▸ WHAT THE TASK ASKS: Return every line of the listing below word for word, but leave out the pictures.

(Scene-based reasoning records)
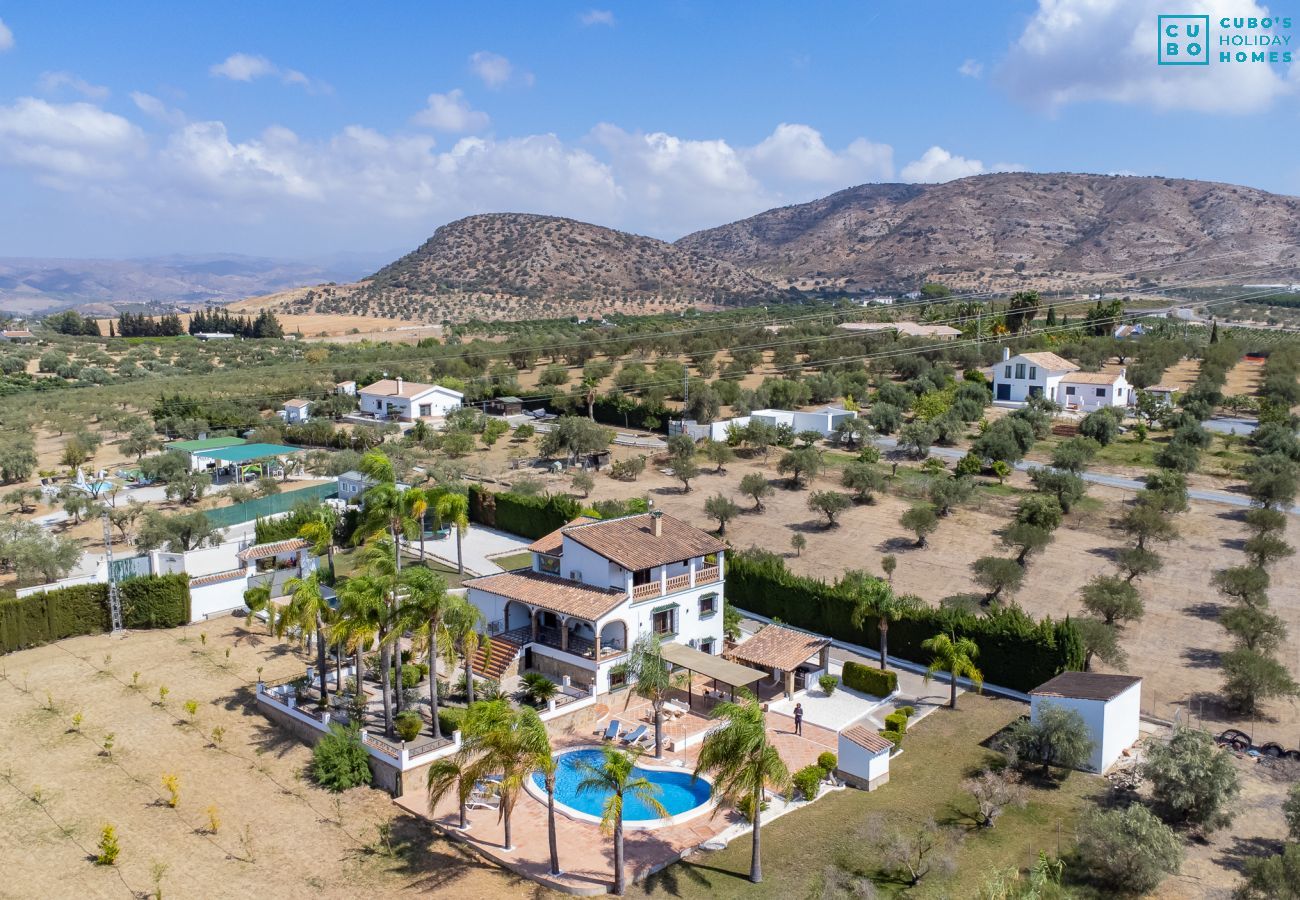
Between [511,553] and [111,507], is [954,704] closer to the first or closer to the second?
[511,553]

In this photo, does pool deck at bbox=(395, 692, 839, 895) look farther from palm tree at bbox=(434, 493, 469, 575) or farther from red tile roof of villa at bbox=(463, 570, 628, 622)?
palm tree at bbox=(434, 493, 469, 575)

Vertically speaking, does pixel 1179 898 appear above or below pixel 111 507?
below

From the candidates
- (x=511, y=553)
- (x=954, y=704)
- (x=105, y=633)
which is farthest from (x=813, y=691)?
(x=105, y=633)

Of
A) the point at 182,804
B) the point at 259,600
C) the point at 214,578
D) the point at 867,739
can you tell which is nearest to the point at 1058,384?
the point at 867,739

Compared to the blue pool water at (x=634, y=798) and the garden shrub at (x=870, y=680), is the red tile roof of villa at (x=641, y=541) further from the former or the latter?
the blue pool water at (x=634, y=798)

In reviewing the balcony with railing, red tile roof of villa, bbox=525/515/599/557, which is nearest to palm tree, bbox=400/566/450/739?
the balcony with railing
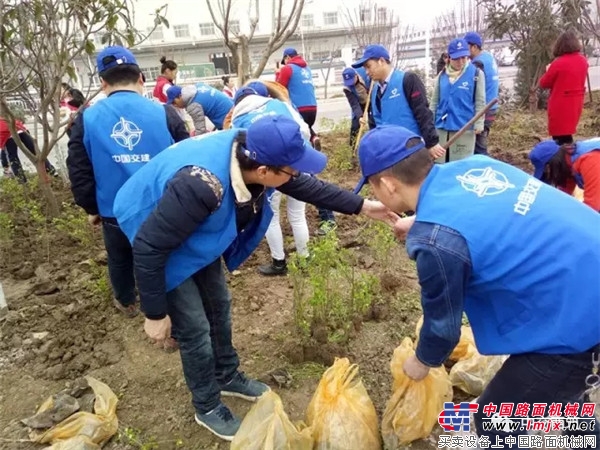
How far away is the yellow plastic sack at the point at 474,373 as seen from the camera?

▸ FINAL ANSWER:
Between [511,553] and [111,507], is [954,704] closer to the first or closer to the second?
[511,553]

In this photo, does pool deck at bbox=(395, 692, 839, 895) look farther from palm tree at bbox=(434, 493, 469, 575) or farther from red tile roof of villa at bbox=(463, 570, 628, 622)?
palm tree at bbox=(434, 493, 469, 575)

Vertically speaking, does pixel 1179 898 appear above or below pixel 111 507?
below

From the candidates
- (x=511, y=553)
- (x=954, y=704)
- (x=105, y=633)
which is farthest from (x=813, y=691)?
(x=105, y=633)

Of
A) the point at 182,804
B) the point at 259,600
C) the point at 214,578
D) the point at 867,739
can you tell which is nearest to the point at 1058,384?
the point at 867,739

Compared to the blue pool water at (x=634, y=798) and the garden shrub at (x=870, y=680), is the red tile roof of villa at (x=641, y=541) further from the former or the latter?
the blue pool water at (x=634, y=798)

In reviewing the balcony with railing, red tile roof of villa, bbox=525/515/599/557, which is nearest to palm tree, bbox=400/566/450/739?
the balcony with railing
How far away is the yellow plastic sack at the point at 474,373 as seen from the camera?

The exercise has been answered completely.